* Using the information *
A) In the court passage, rewrite the section from "Spataro Aff. ¶¶" up to and including "398 (Bankr.W.D.Mo. 1981).", replacing "counterclaim" with "cross-claim".
B) Answer these questions about the court passage:
(i) Which paragraphs of the Spataro affidavit are cited?
(ii) Under which section would a petitioning creditor be disqualified?
(iii) In what year was In re North County Chrysler Plymouth decided?

* Reading passage *
'''

Spataro Aff. ¶¶ 6, 7. Times Circle denies that the Lease is ambiguous or that it has overcharged Alleged Debtor thereunder. Spataro's self-serving and conclusory statements shed no light on the purported rent dispute. Alleged Debtor's counterclaim is not conclusive as a matter of law. Because it cannot be resolved without the adjudication of substantial legal and factual issues, it does not disqualify Times Circle from being a petitioning creditor under § 303(b). See In re All Media Properties, Inc., 5 B.R. at 134-35; In re North County Chrysler Plymouth, 13 B.R. 393, 398 (Bankr.W.D.Mo. 1981).

'''

* Extracted material *
'''

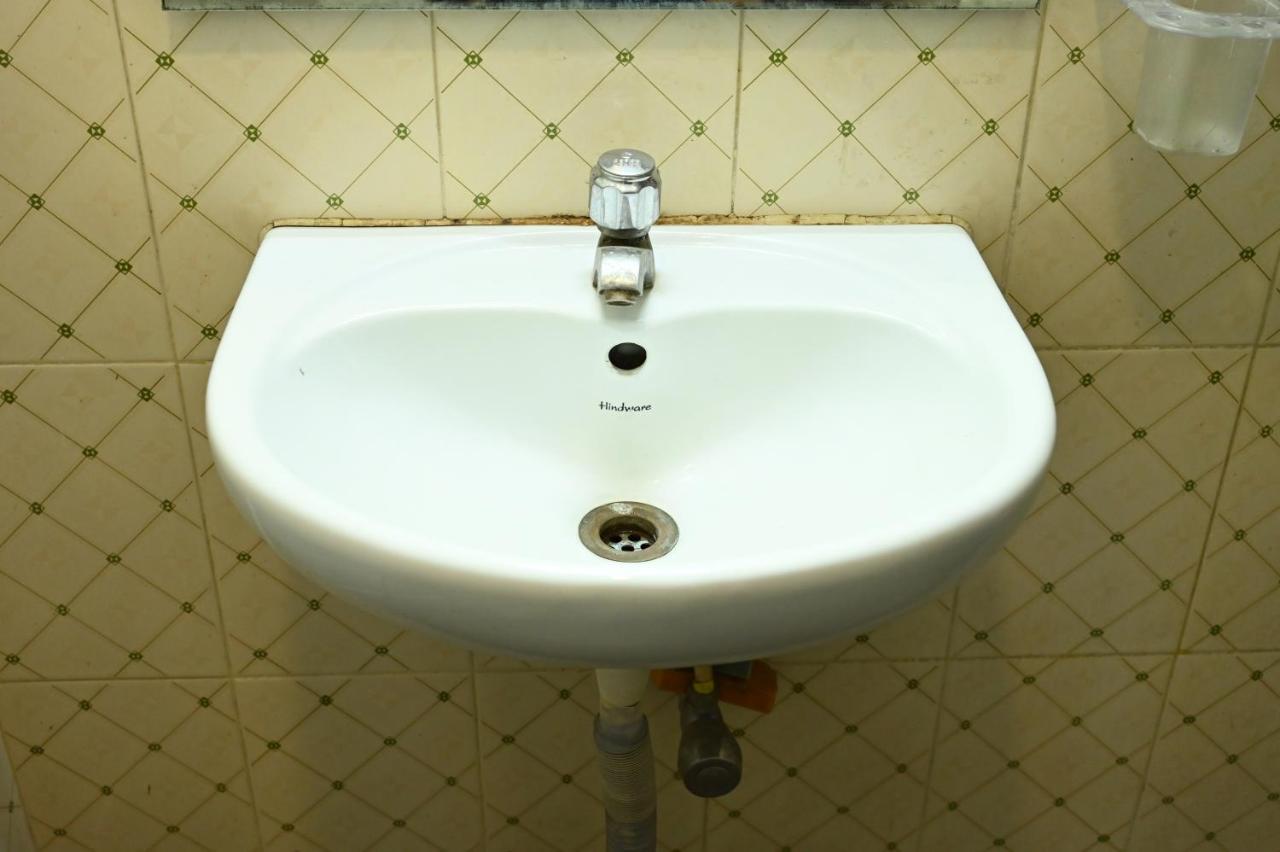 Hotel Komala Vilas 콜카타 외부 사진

'''
'''

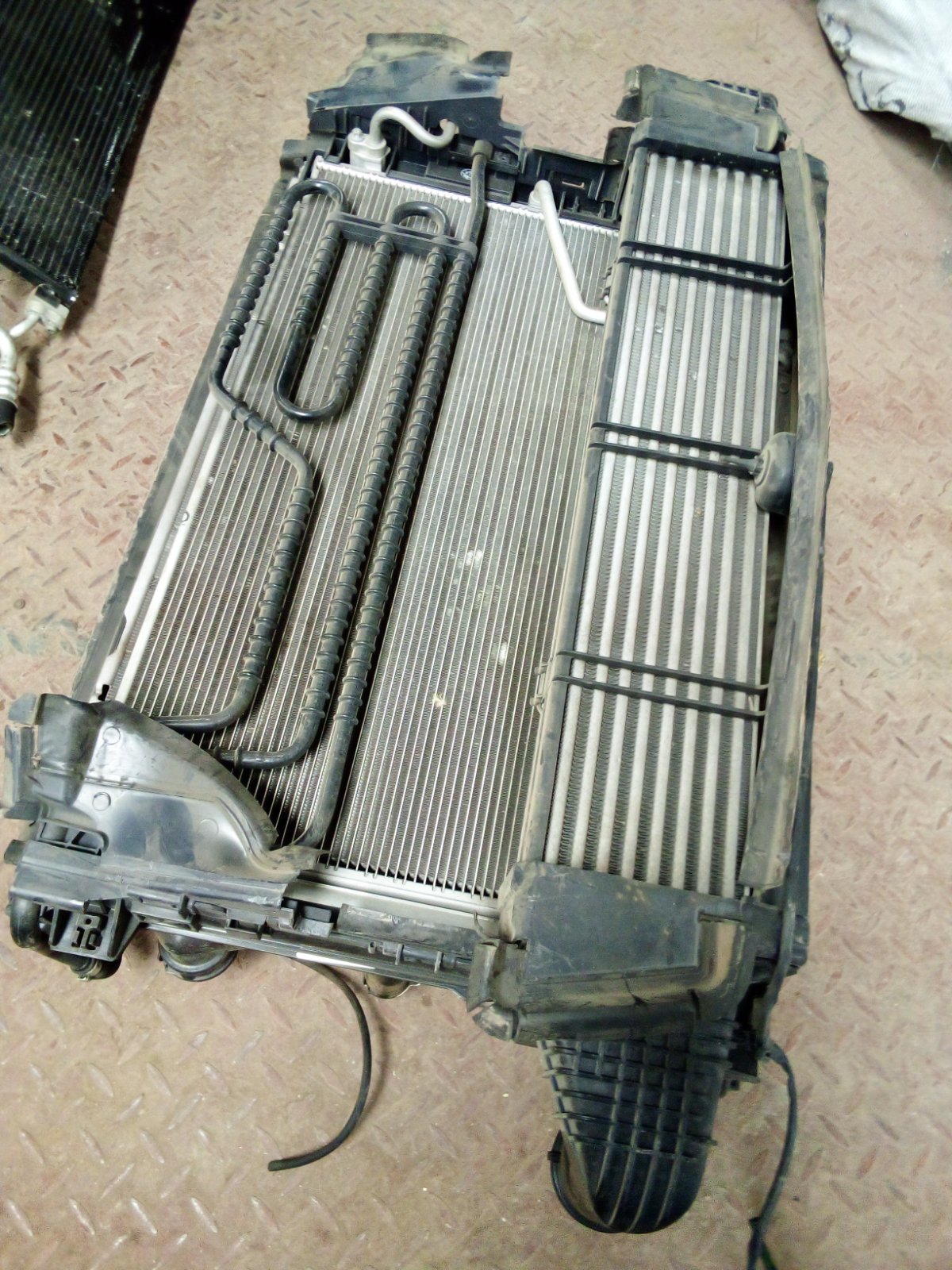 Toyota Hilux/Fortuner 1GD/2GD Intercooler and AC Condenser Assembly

'''
'''

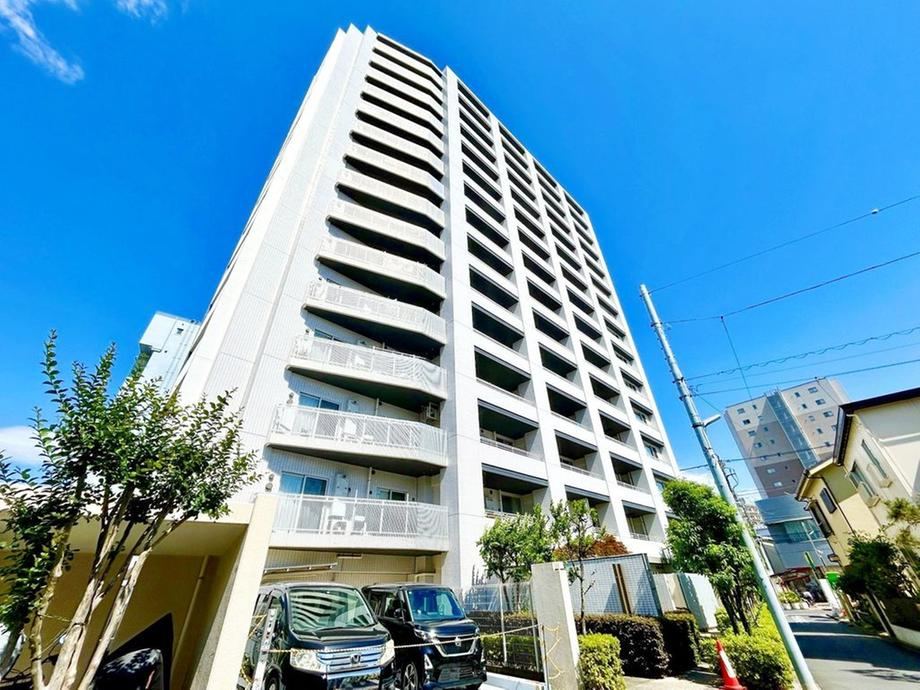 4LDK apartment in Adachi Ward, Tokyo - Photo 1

'''

* Task-by-task solutions *
A)
Spataro Aff. ¶¶ 6, 7. Times Circle denies that the Lease is ambiguous or that it has overcharged Alleged Debtor thereunder. Spataro's self-serving and conclusory statements shed no light on the purported rent dispute. Alleged Debtor's cross-claim is not conclusive as a matter of law. Because it cannot be resolved without the adjudication of substantial legal and factual issues, it does not disqualify Times Circle from being a petitioning creditor under § 303(b). See In re All Media Properties, Inc., 5 B.R. at 134-35; In re North County Chrysler Plymouth, 13 B.R. 393, 398 (Bankr.W.D.Mo. 1981).

B)
(i) Paragraphs 6 and 7
(ii) § 303(b)
(iii) 1981